Abstract
An extensive sheet of presumed middle Archaean supracrustal rocks within high-grade orthogneisses in inner Godthåbsfjord includes a section 3 km thick with exceptional preservation of pillow structures in low K tholeiitic amphibolites unambiguously indicating way up. The amphibolites are associated with pillow-structured and pyroclastic, komatiitic ultramafic schists, dunitic-harzburgitic sills, a stratiform gabbro, pyritous metacherts and quartzo-feldspathic gneisses and schists with field and chemical characteristics suggesting they formed as acid-intermediate tuffaceous sediments.

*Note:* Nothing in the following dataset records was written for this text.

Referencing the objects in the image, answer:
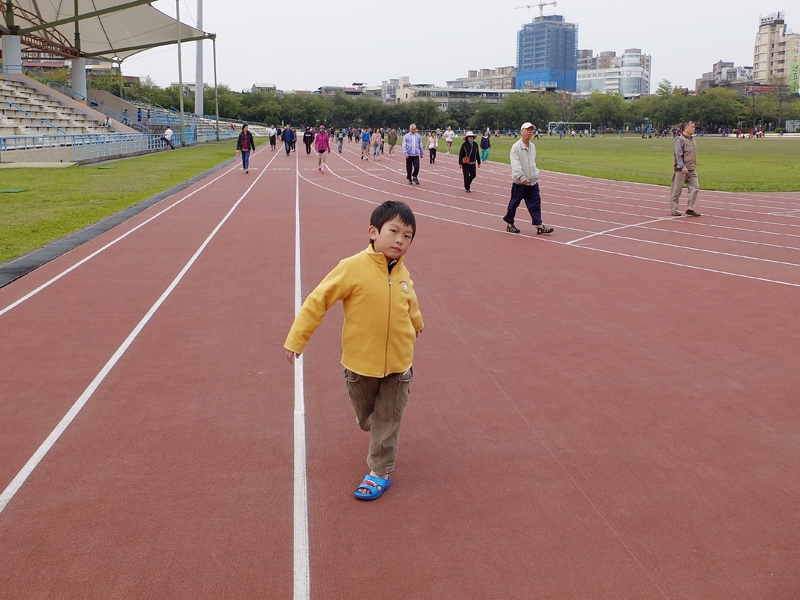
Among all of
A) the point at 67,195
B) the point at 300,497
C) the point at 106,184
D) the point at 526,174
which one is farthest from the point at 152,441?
the point at 106,184

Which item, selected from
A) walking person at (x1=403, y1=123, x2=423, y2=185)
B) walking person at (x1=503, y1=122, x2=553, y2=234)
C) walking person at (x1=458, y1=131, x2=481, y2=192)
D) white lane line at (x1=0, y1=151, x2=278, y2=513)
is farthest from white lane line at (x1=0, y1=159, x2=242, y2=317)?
walking person at (x1=403, y1=123, x2=423, y2=185)

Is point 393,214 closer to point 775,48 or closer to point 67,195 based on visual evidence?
point 67,195

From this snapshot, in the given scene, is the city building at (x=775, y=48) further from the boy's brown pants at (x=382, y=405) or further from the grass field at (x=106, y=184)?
the boy's brown pants at (x=382, y=405)

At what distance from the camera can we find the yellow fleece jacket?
3.92 metres

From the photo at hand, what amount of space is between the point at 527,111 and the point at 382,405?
141415 millimetres

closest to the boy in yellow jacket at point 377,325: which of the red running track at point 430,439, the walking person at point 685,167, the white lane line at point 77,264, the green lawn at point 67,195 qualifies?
the red running track at point 430,439

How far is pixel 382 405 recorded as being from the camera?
4.12 m

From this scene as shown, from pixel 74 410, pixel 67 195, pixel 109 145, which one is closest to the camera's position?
pixel 74 410

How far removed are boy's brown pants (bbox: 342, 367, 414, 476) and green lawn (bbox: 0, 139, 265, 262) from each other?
329 inches

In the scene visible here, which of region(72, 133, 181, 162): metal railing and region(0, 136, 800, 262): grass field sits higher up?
region(72, 133, 181, 162): metal railing

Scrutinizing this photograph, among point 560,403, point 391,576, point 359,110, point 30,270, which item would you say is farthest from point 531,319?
point 359,110

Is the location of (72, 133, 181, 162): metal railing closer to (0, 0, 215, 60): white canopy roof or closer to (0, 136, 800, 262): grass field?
(0, 136, 800, 262): grass field

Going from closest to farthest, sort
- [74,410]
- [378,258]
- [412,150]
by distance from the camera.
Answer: [378,258] < [74,410] < [412,150]

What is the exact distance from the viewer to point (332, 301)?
3.93m
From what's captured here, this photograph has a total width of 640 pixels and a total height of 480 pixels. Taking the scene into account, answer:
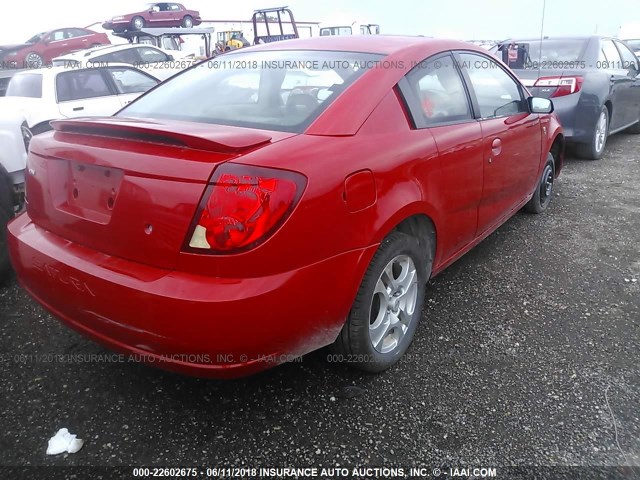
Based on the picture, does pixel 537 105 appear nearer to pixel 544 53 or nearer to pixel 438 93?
pixel 438 93

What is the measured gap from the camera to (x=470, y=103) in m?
2.91

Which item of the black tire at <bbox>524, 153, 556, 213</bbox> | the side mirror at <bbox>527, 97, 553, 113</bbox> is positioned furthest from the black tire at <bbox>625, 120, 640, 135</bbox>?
the side mirror at <bbox>527, 97, 553, 113</bbox>

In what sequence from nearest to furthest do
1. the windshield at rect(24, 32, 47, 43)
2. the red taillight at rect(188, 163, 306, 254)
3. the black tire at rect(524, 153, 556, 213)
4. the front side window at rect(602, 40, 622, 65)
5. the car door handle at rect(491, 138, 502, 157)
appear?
the red taillight at rect(188, 163, 306, 254) → the car door handle at rect(491, 138, 502, 157) → the black tire at rect(524, 153, 556, 213) → the front side window at rect(602, 40, 622, 65) → the windshield at rect(24, 32, 47, 43)

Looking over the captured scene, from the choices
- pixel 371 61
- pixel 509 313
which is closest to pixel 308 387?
pixel 509 313

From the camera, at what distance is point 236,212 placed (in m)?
1.68

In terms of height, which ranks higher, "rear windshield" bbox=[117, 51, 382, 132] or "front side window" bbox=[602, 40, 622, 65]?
"rear windshield" bbox=[117, 51, 382, 132]

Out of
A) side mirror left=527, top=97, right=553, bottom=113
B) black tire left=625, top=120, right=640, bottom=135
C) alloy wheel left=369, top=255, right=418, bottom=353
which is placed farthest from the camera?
black tire left=625, top=120, right=640, bottom=135

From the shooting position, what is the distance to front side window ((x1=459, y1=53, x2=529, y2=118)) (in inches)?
120

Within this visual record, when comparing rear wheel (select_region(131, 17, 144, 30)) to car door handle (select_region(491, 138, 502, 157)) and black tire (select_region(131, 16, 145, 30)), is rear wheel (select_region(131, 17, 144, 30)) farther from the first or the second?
car door handle (select_region(491, 138, 502, 157))

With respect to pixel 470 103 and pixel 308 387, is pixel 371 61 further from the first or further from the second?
pixel 308 387

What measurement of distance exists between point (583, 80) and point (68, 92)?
6.31 m

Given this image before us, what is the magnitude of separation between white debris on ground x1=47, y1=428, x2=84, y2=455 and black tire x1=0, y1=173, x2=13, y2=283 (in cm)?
177

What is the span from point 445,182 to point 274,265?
1179mm

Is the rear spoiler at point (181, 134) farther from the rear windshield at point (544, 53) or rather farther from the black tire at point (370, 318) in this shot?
the rear windshield at point (544, 53)
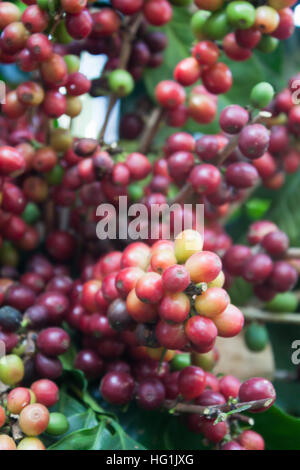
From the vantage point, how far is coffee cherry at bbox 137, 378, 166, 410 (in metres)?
0.61

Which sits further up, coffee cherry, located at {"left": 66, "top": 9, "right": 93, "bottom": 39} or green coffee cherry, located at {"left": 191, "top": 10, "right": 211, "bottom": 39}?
green coffee cherry, located at {"left": 191, "top": 10, "right": 211, "bottom": 39}

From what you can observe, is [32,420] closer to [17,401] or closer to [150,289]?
[17,401]

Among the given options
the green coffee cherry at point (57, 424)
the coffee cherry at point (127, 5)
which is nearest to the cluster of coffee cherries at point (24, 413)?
the green coffee cherry at point (57, 424)

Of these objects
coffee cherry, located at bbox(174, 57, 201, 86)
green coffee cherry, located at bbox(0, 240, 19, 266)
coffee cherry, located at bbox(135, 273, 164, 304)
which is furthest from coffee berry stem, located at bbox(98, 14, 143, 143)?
coffee cherry, located at bbox(135, 273, 164, 304)

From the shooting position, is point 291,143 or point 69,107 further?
point 291,143

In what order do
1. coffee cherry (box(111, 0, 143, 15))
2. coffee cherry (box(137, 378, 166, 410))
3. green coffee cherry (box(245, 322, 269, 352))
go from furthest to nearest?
green coffee cherry (box(245, 322, 269, 352))
coffee cherry (box(111, 0, 143, 15))
coffee cherry (box(137, 378, 166, 410))

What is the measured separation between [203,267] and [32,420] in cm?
23

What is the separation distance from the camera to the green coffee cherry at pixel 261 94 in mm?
629

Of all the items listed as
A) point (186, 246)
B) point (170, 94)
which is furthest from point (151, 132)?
point (186, 246)

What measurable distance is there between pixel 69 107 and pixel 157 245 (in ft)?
0.76

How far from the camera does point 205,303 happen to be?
526mm

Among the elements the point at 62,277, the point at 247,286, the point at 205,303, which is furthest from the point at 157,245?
the point at 247,286

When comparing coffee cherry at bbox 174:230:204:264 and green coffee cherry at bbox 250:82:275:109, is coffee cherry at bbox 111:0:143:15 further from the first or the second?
coffee cherry at bbox 174:230:204:264

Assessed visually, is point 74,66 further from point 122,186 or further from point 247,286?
point 247,286
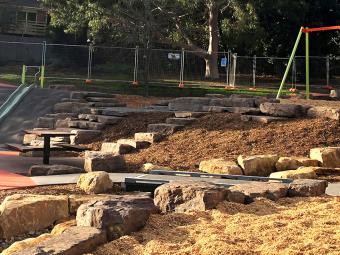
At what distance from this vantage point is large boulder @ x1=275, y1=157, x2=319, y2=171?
10.3 metres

The sheet is tectonically overlain by older orthogneisses (Amîtsoq) with tracts and enclaves of the early Archaean Isua/Akilia supracrustal association. It is underlain by younger orthogneisses and granites with tracts of older, variably reworked Amîtsoq gneisses. Rocks of the higher level were emplaced on a tectonic slide which marks the upper boundary of the supracrustal sheet. The original lower boundary with Amîtsoq gneisses in the lower level may also have been a slide which has been obscured by emplacement of younger orthogneisses. Composite dome-in-dome structures with intervening synclinal cusps were superimposed on the sub-horizontal layer cake structure of the supracrustal sheet and the higher and lower levels of orthogneisses. Syntectonic granitic and amphibolite dykes (Kangilíngua dykes) were emplaced in parts of the synforms, whilst granite emplacement and feldspar blastesis took place in the cores of some domes. The dome and cusp system appears to be part of a regional series of late Archaean, steeply inclined to upright structures trending northeast in the Godthåbsfjord region. In inner Godthåbsfjord the system evolved in response to buoyancy forces generated by injection of basaltic magmas and partial melting of orthogneisses at depth within a regime of regional compression associated perhaps with transcurrent intraplate motions.